#### Instruction 1:
Print the rows below exactly as they appear, from the line containing "What is the distance from the camera" through the end of the rows, both included, and omit the picture markers.

#### Source text:
——
Regulation (EU) 2022/868
- Title: Regulation (EU) 2022/868 of the European Parliament and of the Council of 30 May 2022 on European data governance and amending Regulation (EU) 2018/1724 (Data Governance Act)
- Made by: European Parliament and Council of the European Union
- Made under: Article 114 of the TFEU
- Journal reference: L 152, 3 June 2022, p. 1–44

History
- Entry into force: 23 June 2022
- Applies from: 24 September 2023

Preparative texts
- Commission proposal: COM/2020/767 final - 2020/0340/COD

= Data Governance Act =

EU Regulation establishing a framework for the exchange and use of data

The Data Governance Act (DGA) is a regulation of the European Union on the sharing and re-use of data. Adopted on 30 May 2022 as Regulation (EU) 2022/868, it entered into force on 23 June 2022 and has applied since 24 September 2023. It was the first legislative measure announced under the European strategy for data to reach adoption.

On 30 November 2021, the EU Parliament and Council reached an agreement on the wording of the DGA. Following its adoption, it was published in the Official Journal of the European Union on 3 June 2022.

The regulation creates no right to obtain data, and it does not oblige public bodies to open their holdings. Its distinctive move lies elsewhere: firms whose business is to broker data between others become a notified category, bound by neutrality rules that no earlier instrument had imposed on them. Three years after adoption the European Commission proposed to repeal the DGA and move much of its substance into an amended Data Act; that procedure was still open in September 2026.

== Main provisions ==

Chapter II concerns public sector data that falls outside the ordinary open-data regime because it is protected by commercial or statistical confidentiality, third-party intellectual property, or data-protection law. Where re-use is permitted, the conditions must preserve that protection (by anonymisation or other disclosure control, by remote access to a secure processing environment, or by access on the body's own premises).

Chapter III subjects providers of data intermediation services to notification of a competent national authority, framed as a declaration rather than an authorisation : no administrative decision is required before a notified provider may begin. Chapter IV opens a voluntary register to not-for-profit entities collecting data, without reward beyond costs, for objectives of general interest such as scientific research, healthcare or action on climate change. Two further elements sit across the whole text: the European Data Innovation Board, an expert group set up by Articles 29 and 30, and Article 31, which requires public bodies, re-users, intermediaries and recognised altruism organisations to resist transfers of non-personal data to third-country authorities where Union or national law would be breached.

== Effect on market actors ==
The intermediation regime is what bites. Article 12 requires the service to be supplied through a separate legal person; the provider may not use the data passing through it for other purposes, and data generated by the service only to improve that service; access procedures and commercial terms must be fair, transparent and non-discriminatory. Practitioners reading the text in 2022 placed data marketplace operators squarely inside the category, consent management platforms probably inside it, and advised ad-tech firms to examine their position closely (the obligations implying separate incorporation, activity logs and FRAND licensing terms). The category is narrower than data sharing at large : supplying technical tools such as cloud storage or analytics does not make a service an intermediary unless it seeks to establish commercial data sharing relationships. Heiko Richter has discussed Gaia-X in this context, describing it, depending on its design, as a possible example of the kind of intermediary the DGA addresses.
——
Excerpts from a spatial dataset

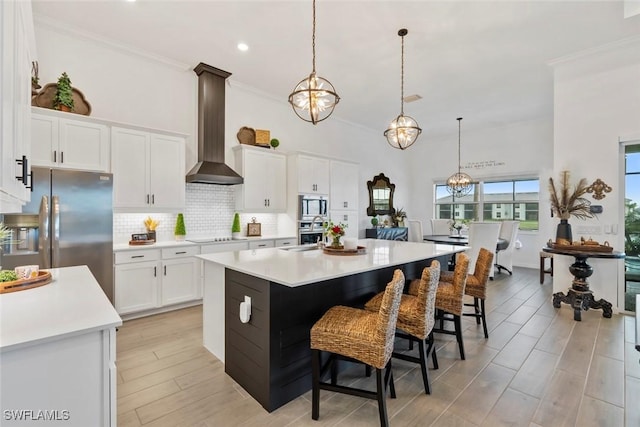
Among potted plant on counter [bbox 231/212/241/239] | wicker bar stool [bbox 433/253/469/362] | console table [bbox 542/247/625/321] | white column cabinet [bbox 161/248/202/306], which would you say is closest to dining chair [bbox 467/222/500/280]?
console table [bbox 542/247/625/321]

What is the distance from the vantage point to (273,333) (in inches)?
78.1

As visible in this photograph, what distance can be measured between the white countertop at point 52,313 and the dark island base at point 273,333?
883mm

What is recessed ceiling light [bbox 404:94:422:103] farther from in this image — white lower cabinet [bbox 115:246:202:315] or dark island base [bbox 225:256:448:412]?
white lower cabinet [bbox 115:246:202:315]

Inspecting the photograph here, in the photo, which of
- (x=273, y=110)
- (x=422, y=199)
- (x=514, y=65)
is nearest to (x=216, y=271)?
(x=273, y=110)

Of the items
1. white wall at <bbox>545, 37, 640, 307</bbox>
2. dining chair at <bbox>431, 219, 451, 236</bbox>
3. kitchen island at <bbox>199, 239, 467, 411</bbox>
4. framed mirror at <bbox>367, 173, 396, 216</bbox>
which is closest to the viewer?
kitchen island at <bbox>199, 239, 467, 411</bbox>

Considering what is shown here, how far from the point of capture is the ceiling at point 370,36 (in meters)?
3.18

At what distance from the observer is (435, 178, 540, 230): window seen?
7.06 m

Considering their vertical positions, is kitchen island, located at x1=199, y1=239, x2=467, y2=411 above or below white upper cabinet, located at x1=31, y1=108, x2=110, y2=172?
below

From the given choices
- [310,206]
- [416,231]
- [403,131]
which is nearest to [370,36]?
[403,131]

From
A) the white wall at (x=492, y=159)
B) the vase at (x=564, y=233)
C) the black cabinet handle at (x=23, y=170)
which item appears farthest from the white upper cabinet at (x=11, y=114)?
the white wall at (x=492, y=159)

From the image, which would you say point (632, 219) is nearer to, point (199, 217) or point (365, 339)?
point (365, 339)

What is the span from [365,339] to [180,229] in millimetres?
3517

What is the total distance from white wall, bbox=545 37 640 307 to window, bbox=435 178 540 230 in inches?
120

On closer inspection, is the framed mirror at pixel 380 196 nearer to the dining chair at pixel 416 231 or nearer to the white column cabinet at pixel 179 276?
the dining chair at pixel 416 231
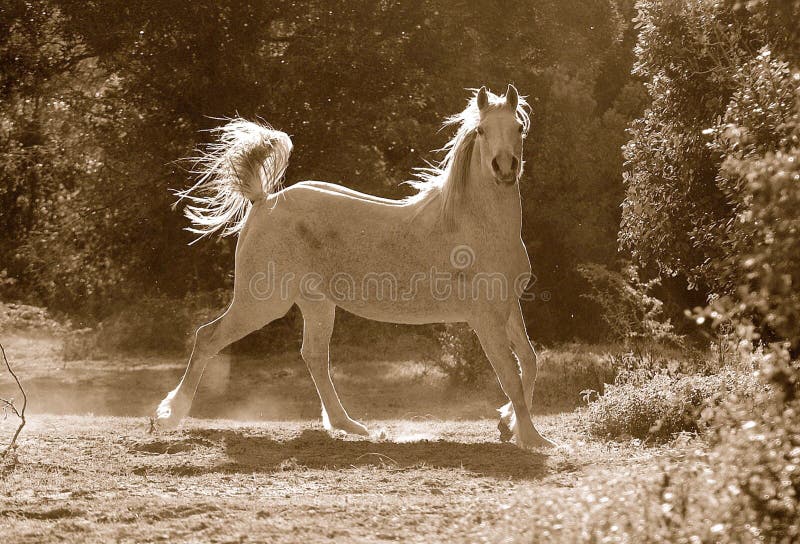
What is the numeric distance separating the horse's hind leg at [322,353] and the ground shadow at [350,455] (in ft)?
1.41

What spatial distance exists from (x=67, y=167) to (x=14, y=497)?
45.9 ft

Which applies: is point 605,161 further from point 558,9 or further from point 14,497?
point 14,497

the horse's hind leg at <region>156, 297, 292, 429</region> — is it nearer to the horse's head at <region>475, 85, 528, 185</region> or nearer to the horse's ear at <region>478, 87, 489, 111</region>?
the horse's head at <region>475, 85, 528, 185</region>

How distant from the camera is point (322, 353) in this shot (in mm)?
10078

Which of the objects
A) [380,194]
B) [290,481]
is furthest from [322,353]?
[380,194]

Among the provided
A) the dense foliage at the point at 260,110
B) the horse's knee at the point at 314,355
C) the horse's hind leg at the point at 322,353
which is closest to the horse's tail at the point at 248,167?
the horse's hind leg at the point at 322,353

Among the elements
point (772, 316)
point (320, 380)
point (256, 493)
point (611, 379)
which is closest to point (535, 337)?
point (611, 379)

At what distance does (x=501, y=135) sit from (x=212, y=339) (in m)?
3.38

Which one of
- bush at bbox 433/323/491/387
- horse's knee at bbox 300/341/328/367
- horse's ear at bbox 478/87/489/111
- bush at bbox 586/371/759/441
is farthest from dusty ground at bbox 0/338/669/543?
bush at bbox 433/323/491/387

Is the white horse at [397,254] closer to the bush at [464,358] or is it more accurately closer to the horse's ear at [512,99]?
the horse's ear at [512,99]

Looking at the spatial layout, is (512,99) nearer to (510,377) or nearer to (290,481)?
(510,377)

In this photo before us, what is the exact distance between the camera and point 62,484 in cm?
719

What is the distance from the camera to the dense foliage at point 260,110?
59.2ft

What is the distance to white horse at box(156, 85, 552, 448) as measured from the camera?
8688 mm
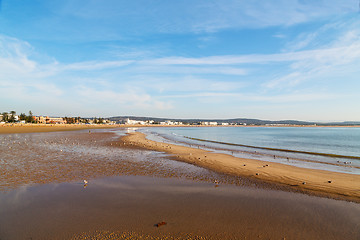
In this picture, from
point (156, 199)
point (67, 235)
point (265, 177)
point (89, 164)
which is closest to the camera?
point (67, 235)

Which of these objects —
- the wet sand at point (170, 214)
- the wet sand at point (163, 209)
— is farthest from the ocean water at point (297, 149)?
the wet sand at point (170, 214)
——
#### Instruction 2:
According to the text on the Data Governance Act, which article requires a data intermediation service to be supplied through a separate legal person?

#### Expected answer 1:
What is the distance from the camera to the dense foliage at point 260,110?
59.2ft

What is the distance to white horse at box(156, 85, 552, 448) as measured from the camera?
8688 mm
In this picture, from
point (156, 199)
point (67, 235)
point (265, 177)
point (89, 164)
which is closest to the camera?
point (67, 235)

Which of these objects —
- the wet sand at point (170, 214)
- the wet sand at point (163, 209)
— is farthest from the ocean water at point (297, 149)?
the wet sand at point (170, 214)

#### Expected answer 2:
Article 12